Mais son génome est effectivement très ancien. « C’est un vestige des premières populations de Néandertaliens en Europe », indique dans un communiqué accompagnant l’étude le généticien des populations et auteur principal Martin Sikora de l’Université de Copenhague.

 « La lignée menant à Thorin se serait séparée de celle des autres Néandertaliens tardifs il y a environ 105 000 ans », selon lui. Puis cette lignée a passé 50 000 ans « sans aucun échange génétique avec les Néandertaliens européens classiques », y compris avec des populations qui vivaient à seulement deux semaines de marche, explique M. Slimak. Un isolement inimaginable chez son cousin Homo Sapiens, d’autant que la vallée du Rhône est, à l’époque, un des grands couloirs migratoires entre le nord de l’Europe et la Méditerranée. 

« L’archéologie nous disait depuis longtemps que les populations néandertaliennes vivaient sur de tout petits territoires, quelques dizaines de kilomètres autour d’un site donné », rappelle l’archéologue. On savait ainsi qu’ils vivaient en petits groupes, avec des problèmes de consanguinité. Chez Sapiens, « on va avoir des cercles infiniment plus larges, des territoires qui vont concerner des dizaines de milliers de kilomètres carrés. La diffusion d’objets, de coquillages, la sociabilité et la construction de réseaux sociaux extrêmement structurés sont un fond universel de tous les Sapiens », poursuit-il. Ces deux populations « ne comprennent pas du tout le monde, ne s’organisent pas au monde, de la même façon », ajoute l’auteur du « Dernier Néandertalien : comprendre comment meurent les hommes » (éd. Odile Jacob), selon qui ces éléments sont « une clé majeure de compréhension » de l’extinction de Néandertal.

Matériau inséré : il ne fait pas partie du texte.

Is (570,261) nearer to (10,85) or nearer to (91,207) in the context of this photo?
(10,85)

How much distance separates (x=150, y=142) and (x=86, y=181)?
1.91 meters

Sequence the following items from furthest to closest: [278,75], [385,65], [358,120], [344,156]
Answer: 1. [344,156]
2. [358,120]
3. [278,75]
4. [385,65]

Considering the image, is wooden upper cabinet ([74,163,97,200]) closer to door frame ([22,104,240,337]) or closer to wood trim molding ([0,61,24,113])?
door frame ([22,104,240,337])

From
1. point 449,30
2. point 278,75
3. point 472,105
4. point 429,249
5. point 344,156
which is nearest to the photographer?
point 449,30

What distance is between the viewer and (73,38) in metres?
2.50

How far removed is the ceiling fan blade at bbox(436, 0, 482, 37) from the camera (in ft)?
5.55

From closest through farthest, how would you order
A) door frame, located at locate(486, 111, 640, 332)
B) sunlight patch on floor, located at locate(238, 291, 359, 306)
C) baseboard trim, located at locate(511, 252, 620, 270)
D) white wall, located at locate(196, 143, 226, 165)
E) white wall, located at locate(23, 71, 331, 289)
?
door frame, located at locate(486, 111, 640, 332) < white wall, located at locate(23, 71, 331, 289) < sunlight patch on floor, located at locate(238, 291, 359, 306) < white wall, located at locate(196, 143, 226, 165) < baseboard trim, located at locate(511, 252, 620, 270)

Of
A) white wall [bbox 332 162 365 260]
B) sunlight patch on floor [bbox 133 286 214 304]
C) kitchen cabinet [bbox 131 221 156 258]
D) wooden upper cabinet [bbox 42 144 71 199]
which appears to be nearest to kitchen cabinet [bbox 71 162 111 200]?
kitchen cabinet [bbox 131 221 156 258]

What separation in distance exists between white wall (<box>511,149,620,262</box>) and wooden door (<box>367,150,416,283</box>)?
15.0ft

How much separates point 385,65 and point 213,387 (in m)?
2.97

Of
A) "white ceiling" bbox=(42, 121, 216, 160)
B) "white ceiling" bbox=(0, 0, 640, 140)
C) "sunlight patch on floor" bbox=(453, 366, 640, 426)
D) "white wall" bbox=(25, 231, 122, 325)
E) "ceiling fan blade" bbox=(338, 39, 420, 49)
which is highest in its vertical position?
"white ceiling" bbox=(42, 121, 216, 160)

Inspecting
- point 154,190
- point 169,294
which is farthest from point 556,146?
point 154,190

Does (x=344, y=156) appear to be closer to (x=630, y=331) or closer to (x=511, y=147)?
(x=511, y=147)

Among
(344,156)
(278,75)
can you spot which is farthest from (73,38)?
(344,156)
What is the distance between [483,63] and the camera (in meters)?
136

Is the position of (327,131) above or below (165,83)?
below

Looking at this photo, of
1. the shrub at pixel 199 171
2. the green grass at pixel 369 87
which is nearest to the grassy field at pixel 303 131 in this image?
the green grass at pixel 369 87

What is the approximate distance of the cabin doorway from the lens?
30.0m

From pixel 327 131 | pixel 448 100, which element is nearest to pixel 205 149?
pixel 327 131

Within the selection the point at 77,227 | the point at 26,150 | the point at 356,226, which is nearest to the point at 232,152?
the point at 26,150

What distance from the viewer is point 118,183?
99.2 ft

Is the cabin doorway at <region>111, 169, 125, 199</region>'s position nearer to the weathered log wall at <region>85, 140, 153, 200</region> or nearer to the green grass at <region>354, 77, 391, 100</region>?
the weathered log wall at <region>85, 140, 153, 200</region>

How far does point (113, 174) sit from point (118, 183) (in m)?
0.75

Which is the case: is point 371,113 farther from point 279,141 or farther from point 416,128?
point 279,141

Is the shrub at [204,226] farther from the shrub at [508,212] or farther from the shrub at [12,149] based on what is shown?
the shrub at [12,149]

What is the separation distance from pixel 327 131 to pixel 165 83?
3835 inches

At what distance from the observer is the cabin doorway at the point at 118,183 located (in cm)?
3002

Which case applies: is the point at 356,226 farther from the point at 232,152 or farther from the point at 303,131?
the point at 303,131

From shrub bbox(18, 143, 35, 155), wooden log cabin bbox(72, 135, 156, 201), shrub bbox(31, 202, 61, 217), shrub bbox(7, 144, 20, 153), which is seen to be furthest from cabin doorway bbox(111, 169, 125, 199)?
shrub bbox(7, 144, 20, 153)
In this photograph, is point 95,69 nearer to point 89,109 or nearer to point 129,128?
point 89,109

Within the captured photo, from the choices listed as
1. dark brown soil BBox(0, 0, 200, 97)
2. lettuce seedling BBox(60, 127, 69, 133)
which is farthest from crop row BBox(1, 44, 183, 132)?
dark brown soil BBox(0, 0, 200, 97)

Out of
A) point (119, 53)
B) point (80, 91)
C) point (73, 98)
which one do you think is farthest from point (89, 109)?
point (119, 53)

 « Lorsque vous êtes isolés pendant très longtemps, vous limitez la variation génétique dont vous disposez, ce qui signifie que vous avez moins de capacité à vous adapter aux changements climatiques et aux agents pathogènes et cela vous limite également socialement, car vous ne partagez pas et n’évoluez pas en tant que population », souligne Tharsika Vimala, généticienne des populations de l’Université de Copenhague et co-première auteure de l’étude.